A pesar de que es de noche, un gran tubo de acero taladra una calle cercana. La velocidad de la penetración es sonora y dolorosa. Le pregunto, como si no me importara, exagerando el interés, por el chef con el que ha estado acostándose, que se enamoró más o menos de ella y al que ella más o menos aconsejó, como toda una neoyorquina, que no confiara en que ella desarrollaría más sentimientos por él que el cariño y el deseo que ya siente. “El tema –dice– se resolvió cuando le dije que me iba; así empecé a irme de aquí.”

Tomamos té de menta porque yo no puedo beber alcohol, tengo una vena tapada en el brazo izquierdo y me administro un coctel de antibióticos y anticoagulantes que me permite jugar el papel de enferma; de lo contrario habríamos tomado algún vino tinto que me habría alegrado la cena. En un refractario de cristal estira salmón barato.

Carolina cocinaba casi todos los días cuando vivíamos juntas en mi departamento al norte de Brooklyn. Por ella aprendí a preparar cuscúsy quínoa, que a mí nunca se me habría ocurrido comprar en el supermercado al que íbamos los lunes por las noches, cuando salíamos cada una de su universidad, yo de clases y ella de trabajar; cenábamos en un diner special hindú al que los comensales pueden llevar su propio alcohol y que nos quedaba de camino hacia el metro para salir de Manhattan.

En la casa donde crecí se cocinaba poco; a mi madre se le queman las quesadillas y mi padre sabe hacer huevos fritos, hot cakes de caja, que voltea en el aire, y su tortilla de patatas, prueba de su otra nacionalidad. Ella, en cambio, creció con su abuela, quien le transmitió la sabiduría para experimentar con la lógica de los sabores, una sensibilidad milenaria para combinar las hierbas y los aceites, según los granos o las carnes.
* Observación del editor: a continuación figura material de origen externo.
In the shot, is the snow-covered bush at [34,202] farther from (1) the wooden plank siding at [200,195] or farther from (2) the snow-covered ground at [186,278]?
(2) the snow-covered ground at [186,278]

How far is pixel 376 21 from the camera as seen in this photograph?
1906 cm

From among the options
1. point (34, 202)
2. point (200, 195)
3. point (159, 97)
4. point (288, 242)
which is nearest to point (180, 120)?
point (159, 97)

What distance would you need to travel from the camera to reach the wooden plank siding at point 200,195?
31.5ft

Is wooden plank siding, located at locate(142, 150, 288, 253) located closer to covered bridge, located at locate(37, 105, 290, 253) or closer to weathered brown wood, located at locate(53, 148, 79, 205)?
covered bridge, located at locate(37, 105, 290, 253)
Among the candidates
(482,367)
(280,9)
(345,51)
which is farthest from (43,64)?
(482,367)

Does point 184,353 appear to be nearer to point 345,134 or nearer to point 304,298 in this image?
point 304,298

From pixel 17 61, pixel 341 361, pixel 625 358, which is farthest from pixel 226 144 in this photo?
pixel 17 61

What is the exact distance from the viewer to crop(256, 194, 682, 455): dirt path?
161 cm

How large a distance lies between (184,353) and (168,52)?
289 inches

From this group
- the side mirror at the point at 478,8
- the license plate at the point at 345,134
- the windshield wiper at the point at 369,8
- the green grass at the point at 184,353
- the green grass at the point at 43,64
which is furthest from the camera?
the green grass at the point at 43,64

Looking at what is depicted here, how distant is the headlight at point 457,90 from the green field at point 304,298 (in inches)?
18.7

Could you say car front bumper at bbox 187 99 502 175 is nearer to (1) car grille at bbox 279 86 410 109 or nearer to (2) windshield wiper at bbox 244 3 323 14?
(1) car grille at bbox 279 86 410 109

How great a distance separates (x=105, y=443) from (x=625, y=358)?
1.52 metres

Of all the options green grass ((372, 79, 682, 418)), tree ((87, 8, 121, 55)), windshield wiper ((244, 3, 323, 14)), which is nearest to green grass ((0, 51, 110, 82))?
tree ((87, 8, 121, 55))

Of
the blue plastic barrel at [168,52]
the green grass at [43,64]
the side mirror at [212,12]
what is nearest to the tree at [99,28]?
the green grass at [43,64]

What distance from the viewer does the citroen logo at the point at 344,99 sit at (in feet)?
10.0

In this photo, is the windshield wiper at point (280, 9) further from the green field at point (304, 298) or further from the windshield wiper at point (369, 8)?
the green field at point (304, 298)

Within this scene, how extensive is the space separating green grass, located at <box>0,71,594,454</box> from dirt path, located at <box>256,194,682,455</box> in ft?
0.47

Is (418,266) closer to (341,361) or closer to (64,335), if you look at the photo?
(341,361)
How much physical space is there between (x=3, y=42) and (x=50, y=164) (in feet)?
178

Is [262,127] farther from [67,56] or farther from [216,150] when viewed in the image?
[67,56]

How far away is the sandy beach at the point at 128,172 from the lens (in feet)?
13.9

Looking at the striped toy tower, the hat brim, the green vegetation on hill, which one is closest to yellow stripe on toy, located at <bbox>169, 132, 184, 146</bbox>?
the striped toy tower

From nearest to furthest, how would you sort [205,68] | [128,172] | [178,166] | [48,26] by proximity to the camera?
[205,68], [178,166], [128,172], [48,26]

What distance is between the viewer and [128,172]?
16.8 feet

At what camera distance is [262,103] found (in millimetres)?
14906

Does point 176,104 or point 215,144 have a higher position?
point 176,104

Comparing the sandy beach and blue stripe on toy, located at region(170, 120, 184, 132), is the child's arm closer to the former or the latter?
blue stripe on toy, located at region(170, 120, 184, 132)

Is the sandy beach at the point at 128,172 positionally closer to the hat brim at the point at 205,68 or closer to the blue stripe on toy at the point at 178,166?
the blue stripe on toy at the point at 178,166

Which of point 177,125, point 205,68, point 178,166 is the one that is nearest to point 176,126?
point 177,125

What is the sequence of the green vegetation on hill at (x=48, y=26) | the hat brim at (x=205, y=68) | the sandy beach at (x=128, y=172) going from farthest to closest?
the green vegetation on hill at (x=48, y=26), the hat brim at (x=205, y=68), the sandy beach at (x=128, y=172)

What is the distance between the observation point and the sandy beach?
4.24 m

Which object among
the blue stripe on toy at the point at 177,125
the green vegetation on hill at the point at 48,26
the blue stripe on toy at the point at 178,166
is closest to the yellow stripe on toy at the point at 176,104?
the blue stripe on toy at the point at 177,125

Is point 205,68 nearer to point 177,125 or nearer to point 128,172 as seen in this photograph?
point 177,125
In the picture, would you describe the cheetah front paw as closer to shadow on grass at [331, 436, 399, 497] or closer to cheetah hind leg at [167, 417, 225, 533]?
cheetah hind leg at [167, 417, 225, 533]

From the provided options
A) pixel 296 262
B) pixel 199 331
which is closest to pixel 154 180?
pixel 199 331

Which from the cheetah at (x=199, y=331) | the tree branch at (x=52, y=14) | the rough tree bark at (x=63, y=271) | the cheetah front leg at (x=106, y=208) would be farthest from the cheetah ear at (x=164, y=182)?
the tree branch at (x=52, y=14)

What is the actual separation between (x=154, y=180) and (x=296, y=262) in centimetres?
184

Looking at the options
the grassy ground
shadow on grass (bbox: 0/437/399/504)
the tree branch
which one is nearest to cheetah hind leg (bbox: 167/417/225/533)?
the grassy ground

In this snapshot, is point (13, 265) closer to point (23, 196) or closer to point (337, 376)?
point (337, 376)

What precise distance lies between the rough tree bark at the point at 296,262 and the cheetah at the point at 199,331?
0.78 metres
Yo le aprendí a Carolina a crecer hojas de albahaca para molerlas y sazonar el queso ricota o a tostar las semillas de girasol –a las que ella llama semillas de maravilla– para esparcirlas sobre las ensaladas; las primeras veces que realicé aquella labor se me quemaban porque me distraía, pero con el tiempo aprendí a ser cuidadosa.

Con las manos ocupadas, hablamos de mi problema de circulación: aprovechando el regreso me atenderé en mi país. Tengo la cita con el hematólogo al día siguiente de que aterrice en la ciudad de México. Me comprometo a mandarle un correo para contarle si será necesaria la operación. Ojalá que no, dice.

Ella está bien, se ve tranquila, lo que entre nosotras significa la victoria. No tiene una sola arruga, si acaso las ojeras son más oscuras y supongo que el suéter holgado, más que una moda, es una estrategia para esconderme cierta grasa abdominal. Lleva tenis negros y pantalones de mezclilla embarrados en tonos oscuros y claros como se usaban en los ochenta. Yo sigo hablando y vaciando pequeños pimientos, ella tira los esqueletos en el bote de la basura. Le pregunto cómo está, con este tono extendido que pregunta realmente cómo está, una vez que atravesamos las capas de obviedad y cuidando mi obsesión por las relaciones que Carolina tiene con otras personas. Desde que se fue de mi casa, me prohibí hacer el tipo de preguntas cuyas respuestas mencionen a esas personas más cercanas a ella que yo –que cuando se vaya organizarán cenas íntimas para despedirla y llorarán en el aeropuerto–. A mí, no creo que nadie se ofrezca a llevarme.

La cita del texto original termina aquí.